▸ **Alıştırma görevi 1**
Aşağıdaki satırlardan kaçında "options" kelimesi geçiyor, say ve yalnızca sayıyı yaz. Büyük-küçük harf ayrımı dikkate alınmalıdır.

▸ **Belge**
----
Anadolu’da tarımın gelişmesinde rol oynayan, insanlığın en eski içeceklerinden bira insan topluluklarının birlikteliğini pekiştirmişti
En az 12-13 bin yıllık bir tarihi olduğu bilinen bira nasıl keşfedildi? Yanıtı asla bilinemeyecek bir soru. Varsayımların tamamının temelinde “tesadüf” kavramı var. Anadolu Efes’in bir etkinliği kapsamında Anadolu’da biranın arkeolojisini bu konuda en yetkin isimlerden arkeolog Doç. Dr. Güneş Duru’dan dinleme fırsatı buldum.
Redd grubuyla müzisyen kimliğini tanıdığımız Duru’nun bilim insanı kimliğiyle de bu etkinlik sayesinde tanıştım. Aşağıdaki satırlar tamamen Duru’nun aktarımından derlenmiştir.
Günümüz dünyasının birçok alışkanlığının arkasında biranın keşfiyle gerçekleşen bazı süreçler olduğu sanılıyor. Bira modern hayatın temelini sağlayan tarımın gelişmesinde rol oynamış; yerleşik yaşamı ve insan ilişkilerini düzenlemede de merkezi bir ürün olmuştu. Dünyanın farklı yerlerinde ve dönemlerinde sosyal organizasyonun, toplumsal refahın, topluluğu birlikte tutan dinamiklerin merkezindeydi. Arkeolojik veriler biranın ziyafetler, törenler ve ikramlarla yakından ilişkili olduğuna işaret ediyor.
----
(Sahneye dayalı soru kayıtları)
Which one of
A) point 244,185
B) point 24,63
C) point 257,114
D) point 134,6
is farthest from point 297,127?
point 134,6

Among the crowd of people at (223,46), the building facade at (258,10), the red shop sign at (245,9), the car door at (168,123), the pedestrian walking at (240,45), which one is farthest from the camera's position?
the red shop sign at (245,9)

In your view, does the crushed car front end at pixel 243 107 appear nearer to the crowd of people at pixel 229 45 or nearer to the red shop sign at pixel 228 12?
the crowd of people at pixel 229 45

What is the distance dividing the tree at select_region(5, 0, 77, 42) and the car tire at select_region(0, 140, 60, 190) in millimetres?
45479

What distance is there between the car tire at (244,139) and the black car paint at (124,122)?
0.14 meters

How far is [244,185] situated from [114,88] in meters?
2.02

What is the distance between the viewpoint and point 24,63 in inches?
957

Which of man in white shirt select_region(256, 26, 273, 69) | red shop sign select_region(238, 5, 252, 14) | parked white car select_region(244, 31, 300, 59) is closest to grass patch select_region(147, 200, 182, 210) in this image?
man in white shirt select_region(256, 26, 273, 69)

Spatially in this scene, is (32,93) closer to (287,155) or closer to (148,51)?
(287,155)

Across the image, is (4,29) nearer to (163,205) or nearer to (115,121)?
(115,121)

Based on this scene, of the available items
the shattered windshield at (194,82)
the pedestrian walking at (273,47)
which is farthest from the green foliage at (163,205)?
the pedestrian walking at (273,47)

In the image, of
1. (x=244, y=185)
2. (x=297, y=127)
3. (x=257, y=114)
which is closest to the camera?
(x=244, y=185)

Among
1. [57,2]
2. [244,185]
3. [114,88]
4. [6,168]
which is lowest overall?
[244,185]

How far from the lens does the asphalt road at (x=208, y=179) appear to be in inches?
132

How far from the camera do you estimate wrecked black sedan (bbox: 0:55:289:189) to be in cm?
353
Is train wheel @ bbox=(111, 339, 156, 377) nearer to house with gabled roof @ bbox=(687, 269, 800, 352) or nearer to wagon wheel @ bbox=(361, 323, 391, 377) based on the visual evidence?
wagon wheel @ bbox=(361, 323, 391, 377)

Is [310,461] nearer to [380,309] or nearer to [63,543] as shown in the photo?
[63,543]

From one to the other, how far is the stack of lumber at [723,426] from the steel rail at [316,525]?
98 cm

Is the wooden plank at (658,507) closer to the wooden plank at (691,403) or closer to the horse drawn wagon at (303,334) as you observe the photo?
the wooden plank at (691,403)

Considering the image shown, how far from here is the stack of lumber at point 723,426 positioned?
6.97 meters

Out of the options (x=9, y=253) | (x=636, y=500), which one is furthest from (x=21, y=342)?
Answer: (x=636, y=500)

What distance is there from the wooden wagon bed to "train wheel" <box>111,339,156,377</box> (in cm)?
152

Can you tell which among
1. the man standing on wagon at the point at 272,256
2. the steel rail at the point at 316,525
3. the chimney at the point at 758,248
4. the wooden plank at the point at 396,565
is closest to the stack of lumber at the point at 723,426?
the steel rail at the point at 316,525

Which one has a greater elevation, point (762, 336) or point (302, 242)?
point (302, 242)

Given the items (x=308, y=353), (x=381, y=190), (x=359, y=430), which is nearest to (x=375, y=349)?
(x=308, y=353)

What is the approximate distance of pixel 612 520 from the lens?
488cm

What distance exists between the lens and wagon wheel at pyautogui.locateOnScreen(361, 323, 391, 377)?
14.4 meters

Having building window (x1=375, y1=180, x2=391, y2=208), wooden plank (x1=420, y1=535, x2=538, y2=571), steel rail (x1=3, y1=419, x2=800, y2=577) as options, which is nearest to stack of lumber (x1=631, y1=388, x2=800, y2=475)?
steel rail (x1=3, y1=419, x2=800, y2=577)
----
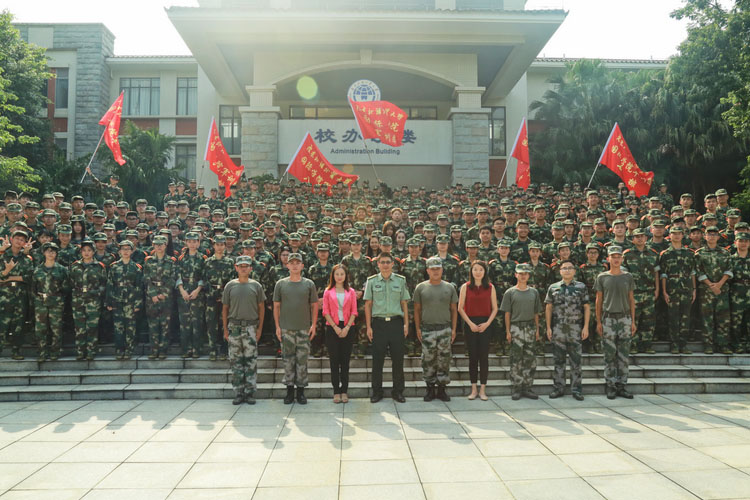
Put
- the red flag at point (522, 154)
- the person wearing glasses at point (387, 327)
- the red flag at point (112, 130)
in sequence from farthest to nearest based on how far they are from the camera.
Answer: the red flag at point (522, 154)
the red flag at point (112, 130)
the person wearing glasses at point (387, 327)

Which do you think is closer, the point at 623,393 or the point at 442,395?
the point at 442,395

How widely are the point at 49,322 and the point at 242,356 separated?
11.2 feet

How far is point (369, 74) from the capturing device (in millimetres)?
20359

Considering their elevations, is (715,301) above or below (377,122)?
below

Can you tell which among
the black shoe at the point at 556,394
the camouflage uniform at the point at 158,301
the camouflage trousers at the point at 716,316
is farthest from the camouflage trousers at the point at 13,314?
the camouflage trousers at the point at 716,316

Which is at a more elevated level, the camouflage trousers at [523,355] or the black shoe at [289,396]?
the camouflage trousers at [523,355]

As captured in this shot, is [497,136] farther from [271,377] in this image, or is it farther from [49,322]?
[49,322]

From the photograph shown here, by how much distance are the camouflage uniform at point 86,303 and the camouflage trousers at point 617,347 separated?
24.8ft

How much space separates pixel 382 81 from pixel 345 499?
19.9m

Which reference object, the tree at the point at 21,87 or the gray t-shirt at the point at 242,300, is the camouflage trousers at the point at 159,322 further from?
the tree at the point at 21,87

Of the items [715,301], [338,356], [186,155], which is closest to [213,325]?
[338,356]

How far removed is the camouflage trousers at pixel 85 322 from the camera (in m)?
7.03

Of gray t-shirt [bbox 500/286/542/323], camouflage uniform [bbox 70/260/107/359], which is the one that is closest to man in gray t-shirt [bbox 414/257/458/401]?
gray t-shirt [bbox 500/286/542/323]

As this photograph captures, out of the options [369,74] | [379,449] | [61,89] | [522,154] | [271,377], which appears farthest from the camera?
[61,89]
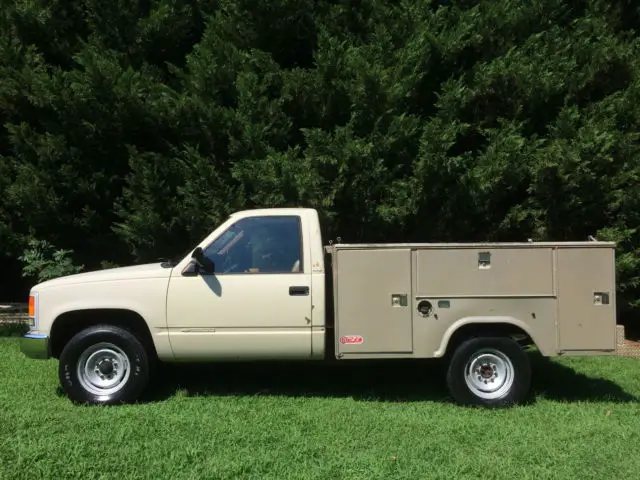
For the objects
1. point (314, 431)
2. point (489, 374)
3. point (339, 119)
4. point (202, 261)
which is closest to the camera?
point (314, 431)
----
▸ **Alıştırma görevi 2**
Biranın arkeolojisini anlatan metinde "Günümüz dünyasının birçok" ifadesinden başlayıp "olduğuna işaret ediyor." ifadesi de dahil olmak üzere o bölümü aynen yeniden yaz.

▸ **Alıştırma yanıtı 1**
3

▸ **Alıştırma yanıtı 2**
Günümüz dünyasının birçok alışkanlığının arkasında biranın keşfiyle gerçekleşen bazı süreçler olduğu sanılıyor. Bira modern hayatın temelini sağlayan tarımın gelişmesinde rol oynamış; yerleşik yaşamı ve insan ilişkilerini düzenlemede de merkezi bir ürün olmuştu. Dünyanın farklı yerlerinde ve dönemlerinde sosyal organizasyonun, toplumsal refahın, topluluğu birlikte tutan dinamiklerin merkezindeydi. Arkeolojik veriler biranın ziyafetler, törenler ve ikramlarla yakından ilişkili olduğuna işaret ediyor.